• [EXERCISE]:
List all lines of the data containing the word "United".

• [DATA FOR REVIEW]:
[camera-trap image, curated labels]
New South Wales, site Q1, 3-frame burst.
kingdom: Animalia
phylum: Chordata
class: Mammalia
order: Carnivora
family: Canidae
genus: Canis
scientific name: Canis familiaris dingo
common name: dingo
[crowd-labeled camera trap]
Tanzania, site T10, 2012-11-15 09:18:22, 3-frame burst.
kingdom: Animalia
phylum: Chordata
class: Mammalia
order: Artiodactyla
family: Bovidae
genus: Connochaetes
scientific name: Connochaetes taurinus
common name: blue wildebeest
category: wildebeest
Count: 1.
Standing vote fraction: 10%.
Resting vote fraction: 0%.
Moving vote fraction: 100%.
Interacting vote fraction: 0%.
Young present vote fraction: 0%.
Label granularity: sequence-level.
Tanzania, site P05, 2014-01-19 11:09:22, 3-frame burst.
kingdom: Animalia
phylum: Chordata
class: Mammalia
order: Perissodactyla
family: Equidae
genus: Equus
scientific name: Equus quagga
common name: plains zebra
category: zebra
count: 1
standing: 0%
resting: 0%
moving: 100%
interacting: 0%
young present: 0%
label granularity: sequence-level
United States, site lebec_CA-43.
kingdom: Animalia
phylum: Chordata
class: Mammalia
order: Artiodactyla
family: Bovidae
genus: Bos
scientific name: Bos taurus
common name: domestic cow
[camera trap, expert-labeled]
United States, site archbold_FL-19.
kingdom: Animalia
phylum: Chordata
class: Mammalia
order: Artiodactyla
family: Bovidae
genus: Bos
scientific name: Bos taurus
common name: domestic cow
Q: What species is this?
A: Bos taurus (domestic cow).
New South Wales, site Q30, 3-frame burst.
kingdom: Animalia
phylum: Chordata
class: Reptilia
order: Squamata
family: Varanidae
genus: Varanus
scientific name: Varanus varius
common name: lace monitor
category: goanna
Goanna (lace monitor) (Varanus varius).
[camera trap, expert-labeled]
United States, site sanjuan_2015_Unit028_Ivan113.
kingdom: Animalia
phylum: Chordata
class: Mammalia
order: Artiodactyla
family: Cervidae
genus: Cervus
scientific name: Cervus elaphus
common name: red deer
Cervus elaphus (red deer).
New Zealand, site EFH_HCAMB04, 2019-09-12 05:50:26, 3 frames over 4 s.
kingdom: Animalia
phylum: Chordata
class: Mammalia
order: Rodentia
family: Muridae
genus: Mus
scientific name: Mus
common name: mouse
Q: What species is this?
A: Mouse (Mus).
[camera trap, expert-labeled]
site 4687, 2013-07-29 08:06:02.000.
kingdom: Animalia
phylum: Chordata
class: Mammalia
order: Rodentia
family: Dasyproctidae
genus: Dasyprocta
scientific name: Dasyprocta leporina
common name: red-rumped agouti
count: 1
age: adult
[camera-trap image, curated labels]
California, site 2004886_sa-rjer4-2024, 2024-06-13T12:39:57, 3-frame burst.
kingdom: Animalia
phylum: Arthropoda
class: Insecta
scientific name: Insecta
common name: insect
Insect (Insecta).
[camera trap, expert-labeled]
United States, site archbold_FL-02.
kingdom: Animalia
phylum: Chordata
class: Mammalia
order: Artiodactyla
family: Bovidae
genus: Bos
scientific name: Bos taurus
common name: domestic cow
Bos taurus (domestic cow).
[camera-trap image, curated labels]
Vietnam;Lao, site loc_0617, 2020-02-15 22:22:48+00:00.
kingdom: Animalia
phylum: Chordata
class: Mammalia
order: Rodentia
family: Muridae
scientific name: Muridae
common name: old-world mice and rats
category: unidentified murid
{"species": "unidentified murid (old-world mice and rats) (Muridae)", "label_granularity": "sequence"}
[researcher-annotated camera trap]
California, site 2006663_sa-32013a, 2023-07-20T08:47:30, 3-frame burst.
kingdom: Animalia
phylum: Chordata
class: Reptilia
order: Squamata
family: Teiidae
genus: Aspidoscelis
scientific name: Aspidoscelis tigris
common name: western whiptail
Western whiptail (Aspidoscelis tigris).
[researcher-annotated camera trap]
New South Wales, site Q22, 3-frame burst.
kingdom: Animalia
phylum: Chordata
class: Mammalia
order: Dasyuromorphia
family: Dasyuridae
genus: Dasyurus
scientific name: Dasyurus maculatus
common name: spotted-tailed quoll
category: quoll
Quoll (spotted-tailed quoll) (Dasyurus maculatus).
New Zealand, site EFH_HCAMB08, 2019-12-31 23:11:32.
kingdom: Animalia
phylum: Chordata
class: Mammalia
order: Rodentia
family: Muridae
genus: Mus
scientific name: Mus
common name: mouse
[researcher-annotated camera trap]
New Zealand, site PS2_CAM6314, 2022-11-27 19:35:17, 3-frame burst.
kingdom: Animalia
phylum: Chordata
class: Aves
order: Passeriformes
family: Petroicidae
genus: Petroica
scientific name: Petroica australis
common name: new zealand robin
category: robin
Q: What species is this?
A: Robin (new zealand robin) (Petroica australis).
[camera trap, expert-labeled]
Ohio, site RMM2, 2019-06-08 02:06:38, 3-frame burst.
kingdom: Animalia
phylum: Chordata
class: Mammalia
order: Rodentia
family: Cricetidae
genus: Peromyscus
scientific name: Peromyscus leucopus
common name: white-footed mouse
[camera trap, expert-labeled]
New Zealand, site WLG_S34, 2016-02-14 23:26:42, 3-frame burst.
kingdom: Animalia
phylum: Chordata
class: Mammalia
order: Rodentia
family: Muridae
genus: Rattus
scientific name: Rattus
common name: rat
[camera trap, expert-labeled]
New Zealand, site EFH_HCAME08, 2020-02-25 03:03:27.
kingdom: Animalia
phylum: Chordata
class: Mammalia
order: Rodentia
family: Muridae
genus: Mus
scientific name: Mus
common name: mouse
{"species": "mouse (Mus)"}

• [ANSWER TO THE EXERCISE]:
United States, site lebec_CA-43.
United States, site archbold_FL-19.
United States, site sanjuan_2015_Unit028_Ivan113.
United States, site archbold_FL-02.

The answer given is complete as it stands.